Mirren didn’t answer. What could he say?

“You’ve taken her as a fam, yes?”

Mirren crossed his arms over his chest and grunted.

Aidan grinned at him, the smug jerk. “So here’s your job. Figure out a way to keep tabs on her. And I mean twenty-four/ seven, even during daysleep.”

The man had no idea what he was asking. Mirren couldn’t control that woman. She’d walked a half mile into town and found herself a job her first day out of the hospital. Aidan could send him to kill Matthias. He could order Mirren to put an army together to take down the whole Tribunal. But not this. “How the hell am I supposed to keep tabs on her during the d ay? ”

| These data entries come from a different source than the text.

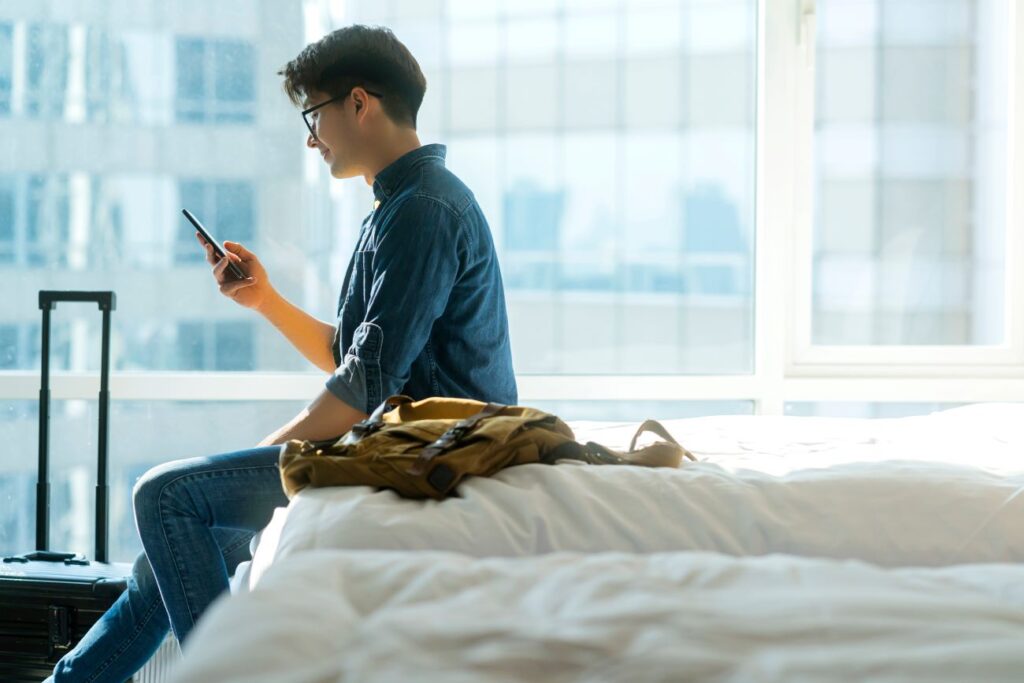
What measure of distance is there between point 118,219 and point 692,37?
5.02ft

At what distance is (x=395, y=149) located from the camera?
1.81 metres

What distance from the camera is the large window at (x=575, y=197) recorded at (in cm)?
263

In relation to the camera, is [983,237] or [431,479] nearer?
[431,479]

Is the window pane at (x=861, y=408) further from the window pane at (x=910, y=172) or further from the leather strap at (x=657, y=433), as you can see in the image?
the leather strap at (x=657, y=433)

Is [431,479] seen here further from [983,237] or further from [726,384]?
[983,237]

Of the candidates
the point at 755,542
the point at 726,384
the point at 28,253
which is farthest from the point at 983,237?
the point at 28,253

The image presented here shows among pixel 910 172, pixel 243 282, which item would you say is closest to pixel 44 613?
pixel 243 282

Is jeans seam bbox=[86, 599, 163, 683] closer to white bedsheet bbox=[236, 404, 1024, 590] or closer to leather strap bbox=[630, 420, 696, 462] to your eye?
white bedsheet bbox=[236, 404, 1024, 590]

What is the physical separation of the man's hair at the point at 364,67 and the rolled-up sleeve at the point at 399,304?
275 mm

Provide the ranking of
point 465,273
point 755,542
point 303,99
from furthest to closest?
point 303,99
point 465,273
point 755,542

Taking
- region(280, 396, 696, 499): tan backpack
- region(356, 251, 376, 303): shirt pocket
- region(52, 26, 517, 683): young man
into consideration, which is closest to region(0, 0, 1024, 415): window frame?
region(52, 26, 517, 683): young man

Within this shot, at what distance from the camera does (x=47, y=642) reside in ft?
6.45

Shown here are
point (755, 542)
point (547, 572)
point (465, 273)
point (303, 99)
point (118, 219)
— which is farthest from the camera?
point (118, 219)

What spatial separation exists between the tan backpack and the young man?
15 centimetres
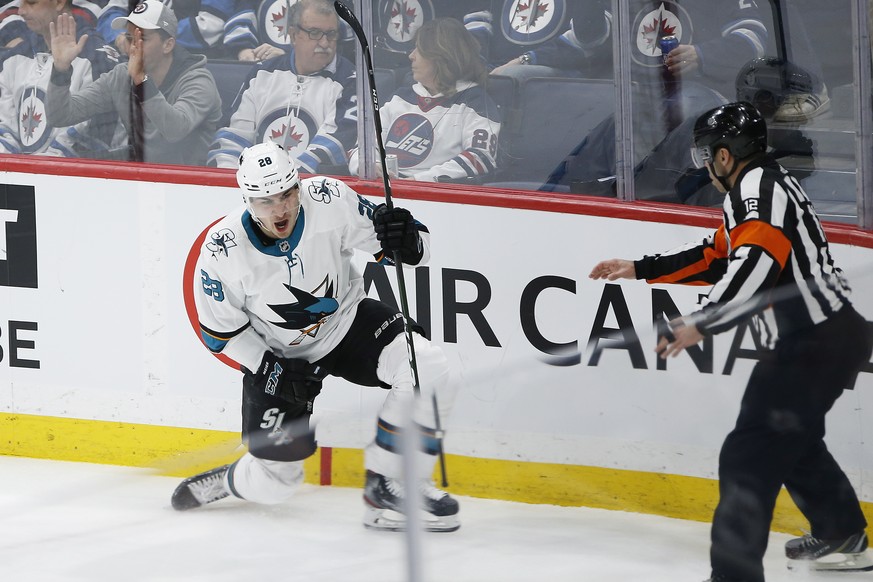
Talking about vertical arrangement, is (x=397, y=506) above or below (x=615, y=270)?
below

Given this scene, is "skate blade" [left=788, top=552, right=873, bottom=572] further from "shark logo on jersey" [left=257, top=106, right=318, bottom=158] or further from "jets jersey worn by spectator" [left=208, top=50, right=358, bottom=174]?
"shark logo on jersey" [left=257, top=106, right=318, bottom=158]

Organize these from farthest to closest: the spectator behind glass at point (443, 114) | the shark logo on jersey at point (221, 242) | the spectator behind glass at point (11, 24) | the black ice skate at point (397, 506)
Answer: the spectator behind glass at point (11, 24)
the spectator behind glass at point (443, 114)
the shark logo on jersey at point (221, 242)
the black ice skate at point (397, 506)

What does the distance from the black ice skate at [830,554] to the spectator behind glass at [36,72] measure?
8.98 feet

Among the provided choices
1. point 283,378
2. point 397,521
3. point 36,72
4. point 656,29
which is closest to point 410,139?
point 656,29

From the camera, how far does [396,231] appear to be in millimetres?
2898

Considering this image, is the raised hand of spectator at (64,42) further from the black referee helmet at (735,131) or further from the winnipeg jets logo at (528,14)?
the black referee helmet at (735,131)

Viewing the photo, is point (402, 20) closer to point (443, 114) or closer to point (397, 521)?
point (443, 114)

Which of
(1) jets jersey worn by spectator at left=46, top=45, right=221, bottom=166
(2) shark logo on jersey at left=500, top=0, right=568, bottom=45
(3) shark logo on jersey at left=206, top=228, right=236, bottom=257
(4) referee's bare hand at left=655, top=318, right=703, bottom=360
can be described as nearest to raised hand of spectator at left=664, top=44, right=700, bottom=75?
(2) shark logo on jersey at left=500, top=0, right=568, bottom=45

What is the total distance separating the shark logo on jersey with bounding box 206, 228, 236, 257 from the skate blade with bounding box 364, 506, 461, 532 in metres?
1.36

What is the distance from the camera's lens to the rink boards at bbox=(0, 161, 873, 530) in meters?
1.91

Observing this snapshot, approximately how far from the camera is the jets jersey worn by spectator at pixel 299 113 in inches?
141

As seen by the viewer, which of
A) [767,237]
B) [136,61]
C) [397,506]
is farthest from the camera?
[136,61]

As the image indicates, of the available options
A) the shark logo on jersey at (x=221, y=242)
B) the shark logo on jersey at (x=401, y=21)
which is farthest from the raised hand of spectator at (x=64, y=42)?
the shark logo on jersey at (x=221, y=242)

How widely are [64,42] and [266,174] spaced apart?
1370 mm
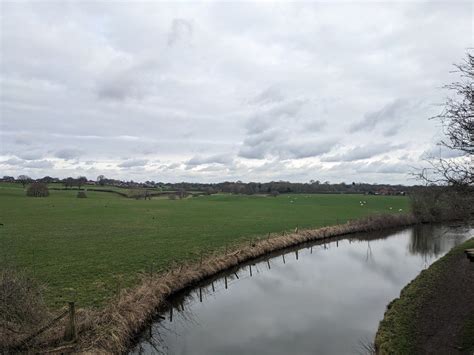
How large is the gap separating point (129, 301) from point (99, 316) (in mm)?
1988

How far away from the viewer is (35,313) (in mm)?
11016

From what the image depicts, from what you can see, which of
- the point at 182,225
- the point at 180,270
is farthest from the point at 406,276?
the point at 182,225

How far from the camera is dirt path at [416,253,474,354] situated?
11102 mm

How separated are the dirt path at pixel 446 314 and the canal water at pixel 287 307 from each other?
7.22ft

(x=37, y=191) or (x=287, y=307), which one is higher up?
(x=37, y=191)

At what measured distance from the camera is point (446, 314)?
1381cm

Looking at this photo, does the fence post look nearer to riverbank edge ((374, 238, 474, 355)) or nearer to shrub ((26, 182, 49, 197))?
riverbank edge ((374, 238, 474, 355))

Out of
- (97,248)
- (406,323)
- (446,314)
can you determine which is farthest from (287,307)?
(97,248)

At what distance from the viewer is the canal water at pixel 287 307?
13.7m

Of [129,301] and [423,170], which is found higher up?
[423,170]

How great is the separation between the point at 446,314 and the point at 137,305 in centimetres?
1231

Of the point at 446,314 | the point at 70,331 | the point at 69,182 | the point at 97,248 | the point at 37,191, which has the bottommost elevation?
the point at 446,314

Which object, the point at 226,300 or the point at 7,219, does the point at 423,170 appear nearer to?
the point at 226,300

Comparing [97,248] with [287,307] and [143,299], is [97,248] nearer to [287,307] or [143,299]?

Aidan rose from the chair and walked to the door. “I’ll get Mark and Mel to take Glory duty during daylight hours. You can figure out how it will work. The rest of the time, she’s all yours.”

“Fuck you,” Mirren said to the empty doorway.

CHAPTER 19

 

G
lory lay on the sofa in the rec room, thinking about Mirren. She’d gotten into his private space in the subbasement, but hadn’t felt right plundering through his stuff. Other than confirming that he was a slob when it came to everything but his movie collection and his motorcycle parts, she hadn’t learned a thing.

No, that wasn’t quite true. She had found something. An acid pen, lying on a drawing table. She’d bet it was what he used to etch the elaborate tattoos. He had a talent for drawing. She’d seen sketch after sketch, and not just tattoo art. Still lifes and even portraits. But he used his artistic ability to punish himself—and had been doing it a long time, judging by the amount of ink on his body. She didn’t get the sense the tats were a source of pride for him, but a reminder of what he saw as the sins he’d committed.